No one had spoken to him at all. But he had been formulating an answer. He really had no idea where his wife had gone. All too quickly the traces of her outside their small home had been erased. He had no idea where to find her, so he was looking here, examining these paintings for clues. It made no sense, but he was convinced it was the right thing to do.

When he returned home that evening he fixed himself a sandwich and carried it into the living room, and sat with it on the palm of his hand and did not eat it.
He could feel it drying out on his weary, outstretched palm, but he could not bring himself to take it into his mouth. Eventually he laid the uneaten sandwich onto a side table alongside several books his wife was never able to finish reading, and sat some more, gazing around the room, trying to find additional traces of where she had been, what she had touched.

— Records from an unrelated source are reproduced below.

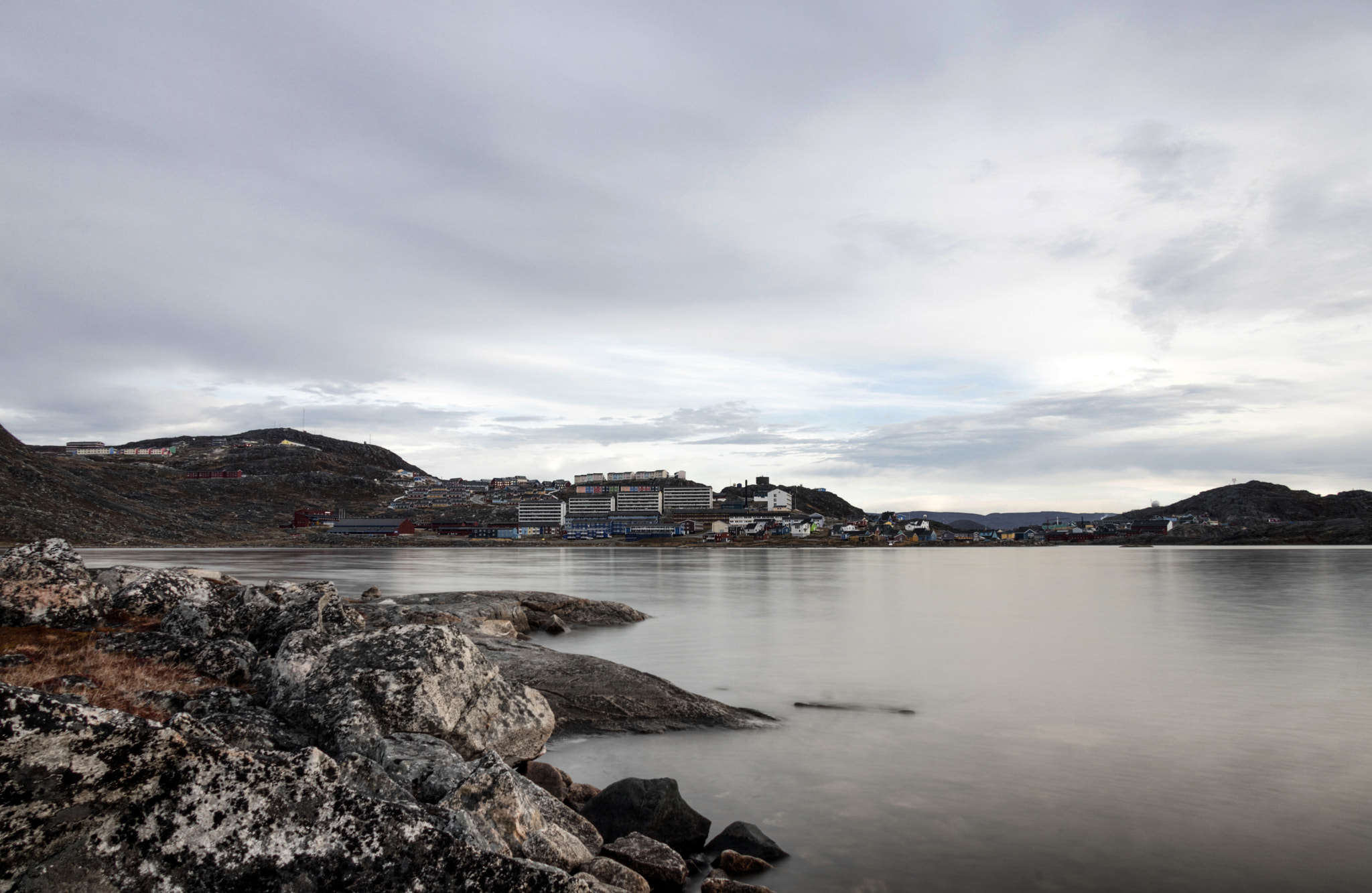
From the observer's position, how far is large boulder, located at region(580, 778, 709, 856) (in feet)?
33.5

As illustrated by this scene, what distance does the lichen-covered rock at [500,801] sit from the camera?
24.2ft

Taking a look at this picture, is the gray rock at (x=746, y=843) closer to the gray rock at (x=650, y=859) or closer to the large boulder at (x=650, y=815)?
the large boulder at (x=650, y=815)

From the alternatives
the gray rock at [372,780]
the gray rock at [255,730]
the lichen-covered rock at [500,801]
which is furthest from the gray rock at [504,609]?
the gray rock at [372,780]

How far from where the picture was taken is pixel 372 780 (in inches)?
269

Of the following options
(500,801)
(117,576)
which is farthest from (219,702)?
(117,576)

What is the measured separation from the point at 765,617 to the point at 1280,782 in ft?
98.7

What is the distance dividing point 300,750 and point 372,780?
3.96 feet

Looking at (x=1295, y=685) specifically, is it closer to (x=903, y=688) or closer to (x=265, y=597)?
(x=903, y=688)

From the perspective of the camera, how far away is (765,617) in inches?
1708

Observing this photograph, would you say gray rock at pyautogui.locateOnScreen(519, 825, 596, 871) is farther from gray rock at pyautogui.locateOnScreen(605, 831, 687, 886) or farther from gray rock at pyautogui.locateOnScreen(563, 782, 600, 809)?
gray rock at pyautogui.locateOnScreen(563, 782, 600, 809)

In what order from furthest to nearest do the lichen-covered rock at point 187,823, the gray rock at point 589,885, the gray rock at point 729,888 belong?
1. the gray rock at point 729,888
2. the gray rock at point 589,885
3. the lichen-covered rock at point 187,823

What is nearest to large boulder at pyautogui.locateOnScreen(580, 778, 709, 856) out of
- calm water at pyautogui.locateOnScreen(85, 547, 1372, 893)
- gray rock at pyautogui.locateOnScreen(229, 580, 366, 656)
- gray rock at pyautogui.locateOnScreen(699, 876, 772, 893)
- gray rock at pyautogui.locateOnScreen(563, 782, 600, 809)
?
gray rock at pyautogui.locateOnScreen(563, 782, 600, 809)

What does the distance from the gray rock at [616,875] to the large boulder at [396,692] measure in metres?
1.79

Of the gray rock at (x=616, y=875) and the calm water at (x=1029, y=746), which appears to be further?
the calm water at (x=1029, y=746)
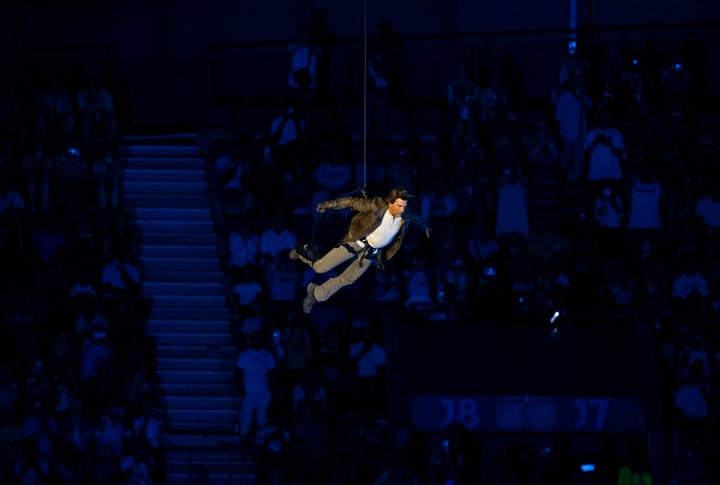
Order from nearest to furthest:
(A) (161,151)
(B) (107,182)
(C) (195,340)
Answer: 1. (C) (195,340)
2. (B) (107,182)
3. (A) (161,151)

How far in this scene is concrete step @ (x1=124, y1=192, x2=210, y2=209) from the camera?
2419cm

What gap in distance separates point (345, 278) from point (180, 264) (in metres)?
7.04

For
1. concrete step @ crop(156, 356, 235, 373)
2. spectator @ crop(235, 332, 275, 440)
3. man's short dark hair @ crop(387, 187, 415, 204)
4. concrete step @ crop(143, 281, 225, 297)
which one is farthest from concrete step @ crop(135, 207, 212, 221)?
man's short dark hair @ crop(387, 187, 415, 204)

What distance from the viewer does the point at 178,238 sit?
23859 millimetres

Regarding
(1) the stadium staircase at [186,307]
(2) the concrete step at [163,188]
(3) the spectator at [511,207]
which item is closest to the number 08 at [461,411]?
(3) the spectator at [511,207]

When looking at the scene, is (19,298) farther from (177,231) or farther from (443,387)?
(443,387)

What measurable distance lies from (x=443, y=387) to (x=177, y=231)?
490 centimetres

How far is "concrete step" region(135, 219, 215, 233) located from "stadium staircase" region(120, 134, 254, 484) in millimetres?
13

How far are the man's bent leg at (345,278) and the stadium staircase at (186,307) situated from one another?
479 centimetres

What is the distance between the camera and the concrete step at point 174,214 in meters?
24.1

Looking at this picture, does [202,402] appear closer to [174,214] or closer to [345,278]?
[174,214]

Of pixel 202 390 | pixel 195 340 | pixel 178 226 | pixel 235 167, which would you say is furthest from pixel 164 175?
pixel 202 390

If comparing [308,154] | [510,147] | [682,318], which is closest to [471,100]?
[510,147]

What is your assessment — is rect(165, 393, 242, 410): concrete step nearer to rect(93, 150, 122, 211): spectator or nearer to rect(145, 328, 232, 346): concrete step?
rect(145, 328, 232, 346): concrete step
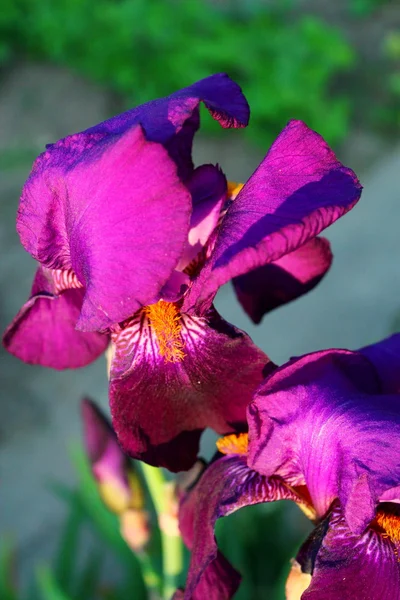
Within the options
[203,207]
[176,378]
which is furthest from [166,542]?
[203,207]

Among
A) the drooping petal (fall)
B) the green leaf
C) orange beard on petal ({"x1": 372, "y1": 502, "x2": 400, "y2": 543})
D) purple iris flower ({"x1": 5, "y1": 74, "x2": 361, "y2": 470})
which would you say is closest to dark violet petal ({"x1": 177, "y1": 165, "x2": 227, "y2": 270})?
purple iris flower ({"x1": 5, "y1": 74, "x2": 361, "y2": 470})

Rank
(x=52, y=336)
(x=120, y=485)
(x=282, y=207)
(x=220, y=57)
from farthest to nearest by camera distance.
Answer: (x=220, y=57) → (x=120, y=485) → (x=52, y=336) → (x=282, y=207)

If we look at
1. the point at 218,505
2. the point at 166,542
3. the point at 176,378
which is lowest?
the point at 166,542

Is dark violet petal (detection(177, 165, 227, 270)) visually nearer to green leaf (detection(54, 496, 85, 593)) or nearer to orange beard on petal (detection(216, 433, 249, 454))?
orange beard on petal (detection(216, 433, 249, 454))

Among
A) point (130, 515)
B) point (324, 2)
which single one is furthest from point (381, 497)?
point (324, 2)

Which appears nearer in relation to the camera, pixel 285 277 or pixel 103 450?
pixel 285 277

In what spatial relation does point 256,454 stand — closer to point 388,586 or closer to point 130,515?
point 388,586

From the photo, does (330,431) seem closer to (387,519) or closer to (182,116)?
(387,519)
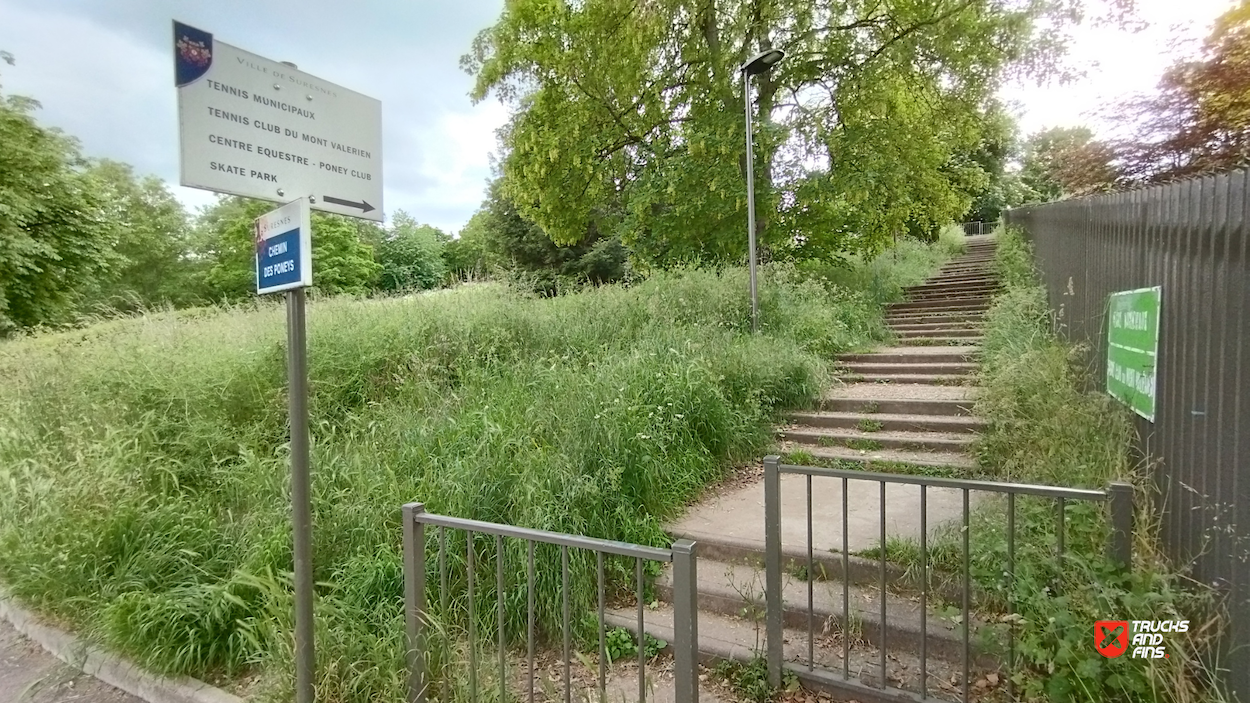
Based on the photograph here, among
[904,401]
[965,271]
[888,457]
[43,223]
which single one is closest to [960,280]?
[965,271]

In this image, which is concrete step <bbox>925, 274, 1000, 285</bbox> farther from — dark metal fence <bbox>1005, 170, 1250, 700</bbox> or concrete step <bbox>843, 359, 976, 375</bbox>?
dark metal fence <bbox>1005, 170, 1250, 700</bbox>

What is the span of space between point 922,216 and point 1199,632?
1356cm

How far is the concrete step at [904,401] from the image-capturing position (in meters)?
5.96

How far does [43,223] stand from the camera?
18.1m

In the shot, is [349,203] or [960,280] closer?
[349,203]

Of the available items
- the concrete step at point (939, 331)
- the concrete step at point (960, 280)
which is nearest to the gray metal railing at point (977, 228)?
the concrete step at point (960, 280)

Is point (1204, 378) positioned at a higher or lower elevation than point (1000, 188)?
lower

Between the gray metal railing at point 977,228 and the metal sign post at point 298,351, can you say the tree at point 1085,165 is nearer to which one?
the metal sign post at point 298,351

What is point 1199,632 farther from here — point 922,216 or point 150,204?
point 150,204

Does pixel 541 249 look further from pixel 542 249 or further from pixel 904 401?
pixel 904 401

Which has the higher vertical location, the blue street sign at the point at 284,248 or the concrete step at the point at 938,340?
the blue street sign at the point at 284,248

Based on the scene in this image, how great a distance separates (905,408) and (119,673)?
6.47 meters

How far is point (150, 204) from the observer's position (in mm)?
34406

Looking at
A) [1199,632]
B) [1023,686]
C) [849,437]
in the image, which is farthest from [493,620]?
[849,437]
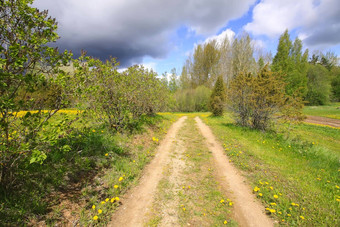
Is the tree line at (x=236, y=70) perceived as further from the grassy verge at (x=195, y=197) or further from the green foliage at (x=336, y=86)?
the grassy verge at (x=195, y=197)

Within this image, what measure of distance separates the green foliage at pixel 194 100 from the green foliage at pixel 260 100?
843 inches

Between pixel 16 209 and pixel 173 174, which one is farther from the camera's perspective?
pixel 173 174

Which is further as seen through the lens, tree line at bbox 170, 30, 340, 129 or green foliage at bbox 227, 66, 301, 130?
tree line at bbox 170, 30, 340, 129

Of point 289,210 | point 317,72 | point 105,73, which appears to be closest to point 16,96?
point 105,73

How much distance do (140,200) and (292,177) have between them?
468 centimetres

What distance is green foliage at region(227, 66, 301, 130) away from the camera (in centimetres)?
990

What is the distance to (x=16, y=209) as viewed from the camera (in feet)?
9.11

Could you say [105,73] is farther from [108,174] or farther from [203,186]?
[203,186]

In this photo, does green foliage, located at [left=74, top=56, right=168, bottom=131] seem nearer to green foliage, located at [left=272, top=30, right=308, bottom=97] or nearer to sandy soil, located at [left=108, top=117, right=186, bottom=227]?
sandy soil, located at [left=108, top=117, right=186, bottom=227]

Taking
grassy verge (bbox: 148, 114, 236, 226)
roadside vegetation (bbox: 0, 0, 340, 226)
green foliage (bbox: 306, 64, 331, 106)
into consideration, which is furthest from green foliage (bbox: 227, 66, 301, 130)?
green foliage (bbox: 306, 64, 331, 106)

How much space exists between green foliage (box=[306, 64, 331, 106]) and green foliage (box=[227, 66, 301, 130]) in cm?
4190

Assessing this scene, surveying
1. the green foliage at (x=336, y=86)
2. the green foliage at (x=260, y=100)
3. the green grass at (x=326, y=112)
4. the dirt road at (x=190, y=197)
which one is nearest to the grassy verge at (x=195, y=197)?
the dirt road at (x=190, y=197)

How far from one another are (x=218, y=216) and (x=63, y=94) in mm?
4107

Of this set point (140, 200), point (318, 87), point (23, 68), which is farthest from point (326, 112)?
point (23, 68)
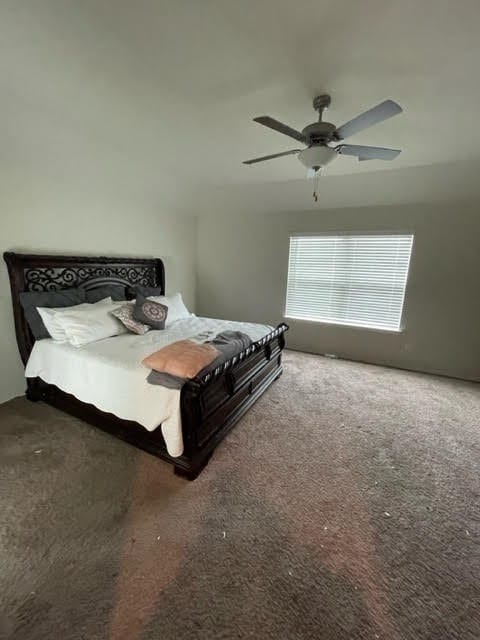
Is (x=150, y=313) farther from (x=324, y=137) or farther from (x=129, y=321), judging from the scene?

He remembered she sometimes sat in this chair and knitted at odd times during the day and night.
Sometimes he would awaken in the middle of the night and her side of the bed would be empty. He would come downstairs and discover her sitting here knitting squares, putting together blankets and sweaters and various indecipherable soft objects. She said she just couldn’t sleep anymore. She said she had simply lost track of things and now had to figure things out.

After she died he had tried to learn how to knit without any success.
He simply could not see how to create patterns, then recognizable objects, out of piles of seemingly limitless string. Instead he had sat here gingerly cupping a ball of yarn in each hand, as if he were holding eggs, as if showing some sort of reverence for the act would bring him understanding. But it never had.